→ Exercise details
Reproduce the lines from the one containing "From the options" through the one containing "which one is furthest from point 356,1032?", swapping "options" for "choices" and leaving everything else unchanged.

→ Records for this exercise
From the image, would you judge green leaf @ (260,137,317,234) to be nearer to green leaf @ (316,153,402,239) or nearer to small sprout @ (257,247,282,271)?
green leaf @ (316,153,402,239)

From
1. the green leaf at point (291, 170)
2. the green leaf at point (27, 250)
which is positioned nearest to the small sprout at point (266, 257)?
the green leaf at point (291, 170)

--

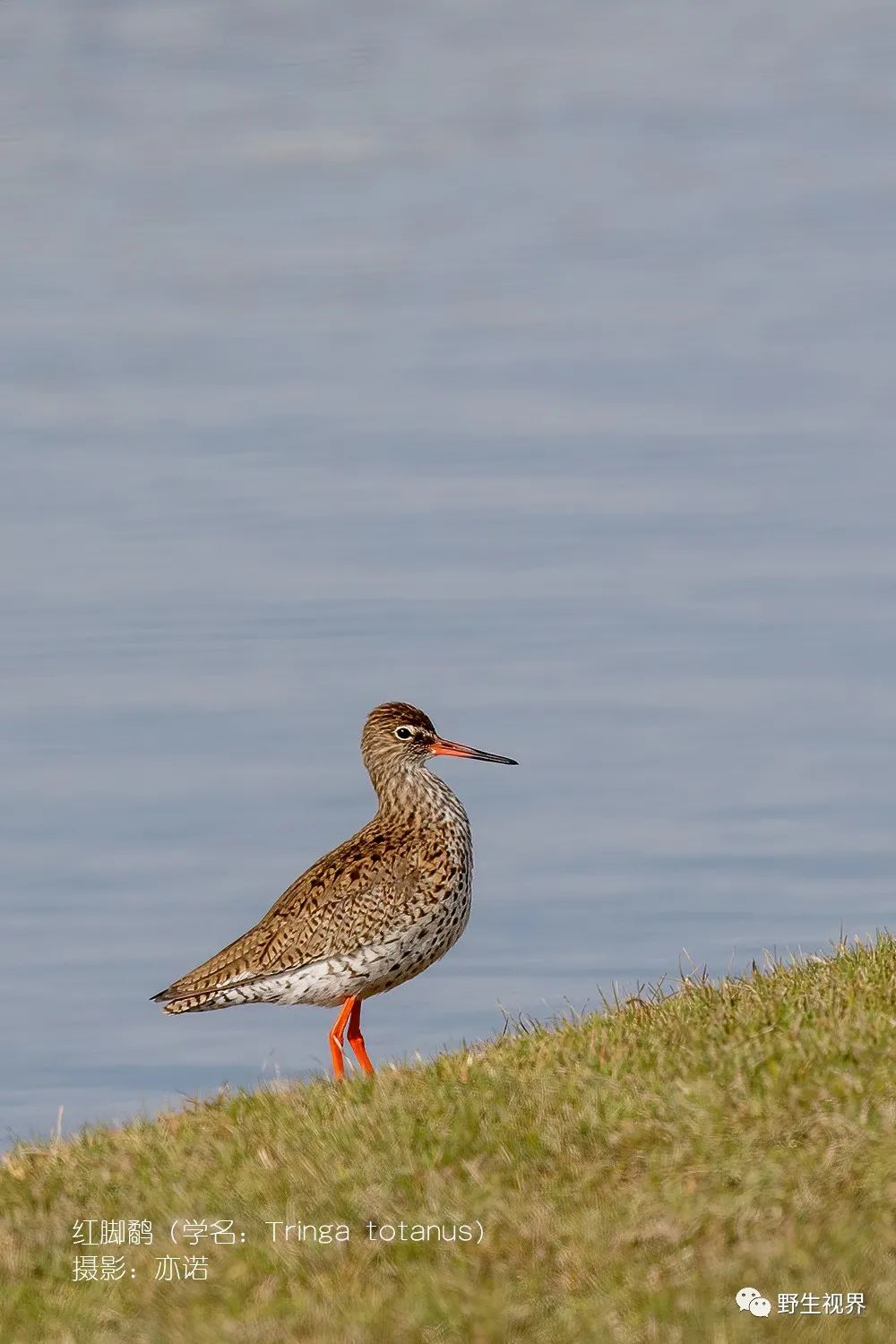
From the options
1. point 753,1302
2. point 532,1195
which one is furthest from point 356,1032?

→ Answer to the problem
From the choices
1. point 753,1302
2. point 532,1195
which one is furthest from point 356,1032?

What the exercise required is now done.